The estate of the late music legend Rick James is facing a lawsuit regarding unpaid royalties. The lawsuit alleges copyright infringement and breach of contract. The defendants claim James’ estate is profiting off their work.
The alleged problem began when the defendants recorded several demo tapes in the late 1970s, one of which was James’ hit song “Big Time.”
James wanted to include “Big Time” on his album Garden of Love. The defendants and Rick entered a licensing agreement in which James would receive 100% of the publishing royalties from “Big Time” for the first five years of its release.

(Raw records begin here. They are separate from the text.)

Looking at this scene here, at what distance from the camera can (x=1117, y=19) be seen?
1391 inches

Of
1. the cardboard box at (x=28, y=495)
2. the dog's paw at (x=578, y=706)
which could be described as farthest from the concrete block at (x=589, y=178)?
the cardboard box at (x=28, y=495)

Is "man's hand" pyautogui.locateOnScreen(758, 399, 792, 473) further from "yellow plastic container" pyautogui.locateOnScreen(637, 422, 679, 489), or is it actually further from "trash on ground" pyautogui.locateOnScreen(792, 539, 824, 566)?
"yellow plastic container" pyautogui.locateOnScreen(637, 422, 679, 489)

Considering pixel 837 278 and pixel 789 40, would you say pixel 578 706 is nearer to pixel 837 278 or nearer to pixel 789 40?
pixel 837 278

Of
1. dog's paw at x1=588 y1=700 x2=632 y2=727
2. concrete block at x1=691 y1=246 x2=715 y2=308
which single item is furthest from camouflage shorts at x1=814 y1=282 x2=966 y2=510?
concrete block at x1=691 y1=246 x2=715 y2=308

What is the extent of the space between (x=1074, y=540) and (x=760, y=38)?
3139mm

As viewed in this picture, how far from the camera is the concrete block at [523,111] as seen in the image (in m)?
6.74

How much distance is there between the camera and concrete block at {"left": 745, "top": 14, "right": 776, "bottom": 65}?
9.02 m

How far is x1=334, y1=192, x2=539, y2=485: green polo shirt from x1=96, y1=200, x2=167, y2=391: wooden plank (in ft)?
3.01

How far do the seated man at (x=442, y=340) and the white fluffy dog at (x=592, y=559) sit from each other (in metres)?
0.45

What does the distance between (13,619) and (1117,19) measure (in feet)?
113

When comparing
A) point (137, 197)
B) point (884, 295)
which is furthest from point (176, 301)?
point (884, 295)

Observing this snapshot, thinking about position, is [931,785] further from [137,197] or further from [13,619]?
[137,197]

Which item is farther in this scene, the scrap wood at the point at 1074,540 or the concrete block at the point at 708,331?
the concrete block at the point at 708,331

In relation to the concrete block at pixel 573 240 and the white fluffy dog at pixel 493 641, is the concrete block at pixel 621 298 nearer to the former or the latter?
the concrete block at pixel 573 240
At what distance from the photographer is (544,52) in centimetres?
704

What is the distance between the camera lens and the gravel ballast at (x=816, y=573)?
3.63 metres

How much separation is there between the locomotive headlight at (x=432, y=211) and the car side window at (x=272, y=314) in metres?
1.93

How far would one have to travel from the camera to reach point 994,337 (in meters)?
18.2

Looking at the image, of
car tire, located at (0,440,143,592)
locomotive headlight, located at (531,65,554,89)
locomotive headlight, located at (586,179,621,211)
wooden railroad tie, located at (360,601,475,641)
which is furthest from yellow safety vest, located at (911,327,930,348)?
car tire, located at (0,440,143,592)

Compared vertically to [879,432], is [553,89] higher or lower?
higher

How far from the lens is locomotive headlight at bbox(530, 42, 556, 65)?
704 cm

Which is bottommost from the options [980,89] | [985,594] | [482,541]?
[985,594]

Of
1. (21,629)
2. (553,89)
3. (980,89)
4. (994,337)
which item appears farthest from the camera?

After that, the defendants would receive these royalties.
Since then, the defendants have been stuck in ongoing legal struggles to collect unpaid mechanical writers’ royalties, thus leading to the lawsuit.
What are licensing agreements?
Lawsuits like this highlight interesting legal issues, including the topic of royalties. While many of us are vaguely aware that songwriters receive royalties, what exactly does this mean?
There are numerous types of royalties. The lawsuit against James’ estate centers on mechanical royalties. These are payments made to songwriters when a copyrighted work they composed is distributed or reproduced.
The amount of royalties paid is generally stated in a type of contract called a licensing agreement. In a licensing agreement the artist, producer or other organization can use the songwriter’s work in exchange for payments called royalties. Royalties are often a percentage of the revenue generated by the work.
Licensing agreements are complex, but they are an essential part of the music industry. Intellectual property has value and should be protected.